* BEGIN Data supplied *
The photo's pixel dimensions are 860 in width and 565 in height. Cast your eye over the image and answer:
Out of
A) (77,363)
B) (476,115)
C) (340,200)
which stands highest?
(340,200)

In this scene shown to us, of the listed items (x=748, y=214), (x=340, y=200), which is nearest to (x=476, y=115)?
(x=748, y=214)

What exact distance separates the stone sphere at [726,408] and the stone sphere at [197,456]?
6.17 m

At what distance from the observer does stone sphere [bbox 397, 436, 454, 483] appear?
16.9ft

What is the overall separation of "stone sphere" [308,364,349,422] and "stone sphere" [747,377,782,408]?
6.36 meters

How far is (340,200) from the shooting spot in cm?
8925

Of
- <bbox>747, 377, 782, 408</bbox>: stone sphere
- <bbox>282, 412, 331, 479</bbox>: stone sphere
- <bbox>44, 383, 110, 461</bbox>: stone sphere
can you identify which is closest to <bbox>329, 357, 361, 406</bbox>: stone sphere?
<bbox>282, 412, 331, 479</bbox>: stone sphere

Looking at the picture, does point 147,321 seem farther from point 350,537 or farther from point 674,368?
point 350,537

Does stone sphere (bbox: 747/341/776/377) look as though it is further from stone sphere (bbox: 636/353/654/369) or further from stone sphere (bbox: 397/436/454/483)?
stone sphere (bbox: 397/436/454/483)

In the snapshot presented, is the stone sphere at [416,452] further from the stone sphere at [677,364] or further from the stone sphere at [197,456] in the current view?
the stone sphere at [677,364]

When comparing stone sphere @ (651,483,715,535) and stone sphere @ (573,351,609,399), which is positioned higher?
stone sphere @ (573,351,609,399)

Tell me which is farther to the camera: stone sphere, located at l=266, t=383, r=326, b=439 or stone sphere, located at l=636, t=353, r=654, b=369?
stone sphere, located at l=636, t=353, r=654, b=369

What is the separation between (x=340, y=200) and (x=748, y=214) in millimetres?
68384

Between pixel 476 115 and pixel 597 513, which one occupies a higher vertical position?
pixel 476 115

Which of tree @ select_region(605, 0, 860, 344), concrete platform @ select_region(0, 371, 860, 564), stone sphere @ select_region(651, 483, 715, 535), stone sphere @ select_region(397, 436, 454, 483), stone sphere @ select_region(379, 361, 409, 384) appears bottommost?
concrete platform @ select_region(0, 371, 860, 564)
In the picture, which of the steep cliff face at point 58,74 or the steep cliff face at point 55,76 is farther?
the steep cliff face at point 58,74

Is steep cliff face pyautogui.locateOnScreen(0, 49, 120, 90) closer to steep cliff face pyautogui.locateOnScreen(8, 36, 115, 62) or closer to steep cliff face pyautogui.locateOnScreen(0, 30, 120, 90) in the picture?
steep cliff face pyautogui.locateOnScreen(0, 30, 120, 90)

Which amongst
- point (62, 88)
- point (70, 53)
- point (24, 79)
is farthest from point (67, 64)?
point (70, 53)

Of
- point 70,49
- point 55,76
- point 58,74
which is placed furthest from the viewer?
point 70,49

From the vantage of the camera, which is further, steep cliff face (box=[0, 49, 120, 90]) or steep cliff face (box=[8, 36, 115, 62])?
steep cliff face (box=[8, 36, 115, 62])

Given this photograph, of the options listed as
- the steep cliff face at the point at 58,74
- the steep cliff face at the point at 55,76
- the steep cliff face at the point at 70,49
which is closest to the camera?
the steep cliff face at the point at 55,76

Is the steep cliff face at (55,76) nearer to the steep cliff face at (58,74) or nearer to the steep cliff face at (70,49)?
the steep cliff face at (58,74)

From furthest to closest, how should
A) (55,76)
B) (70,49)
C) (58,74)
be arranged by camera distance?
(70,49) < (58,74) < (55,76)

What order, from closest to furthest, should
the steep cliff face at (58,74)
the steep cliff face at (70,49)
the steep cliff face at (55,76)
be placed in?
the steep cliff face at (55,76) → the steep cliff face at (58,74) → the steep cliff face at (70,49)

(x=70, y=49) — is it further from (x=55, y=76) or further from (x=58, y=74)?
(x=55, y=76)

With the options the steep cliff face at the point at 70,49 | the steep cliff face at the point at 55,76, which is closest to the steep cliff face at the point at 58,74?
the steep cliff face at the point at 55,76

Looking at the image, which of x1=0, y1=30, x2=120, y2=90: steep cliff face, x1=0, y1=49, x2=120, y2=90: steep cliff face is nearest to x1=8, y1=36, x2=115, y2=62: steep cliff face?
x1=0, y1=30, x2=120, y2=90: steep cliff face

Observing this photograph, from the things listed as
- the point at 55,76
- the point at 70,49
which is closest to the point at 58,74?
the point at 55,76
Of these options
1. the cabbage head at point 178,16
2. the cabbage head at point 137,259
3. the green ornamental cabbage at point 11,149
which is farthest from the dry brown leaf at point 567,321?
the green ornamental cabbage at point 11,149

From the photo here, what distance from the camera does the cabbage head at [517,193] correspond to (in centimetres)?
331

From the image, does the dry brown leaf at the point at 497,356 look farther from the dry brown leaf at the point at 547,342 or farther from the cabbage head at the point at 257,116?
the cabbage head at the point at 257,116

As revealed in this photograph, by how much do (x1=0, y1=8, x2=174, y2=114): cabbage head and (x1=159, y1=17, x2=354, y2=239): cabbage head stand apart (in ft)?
* END Data supplied *
Goal:
Output exactly the lines from the one containing "From the photo" through the last line of the entries, both ends included.

Solved exercise:
From the photo here, what distance from the camera does the cabbage head at [517,193] correspond to (in centimetres)?
331

From the image, does the dry brown leaf at the point at 497,356 look farther from the dry brown leaf at the point at 547,342 or farther from the cabbage head at the point at 257,116?
the cabbage head at the point at 257,116

As revealed in this photograph, by how much do (x1=0, y1=8, x2=174, y2=114): cabbage head and (x1=159, y1=17, x2=354, y2=239): cabbage head stand apart (in ft)?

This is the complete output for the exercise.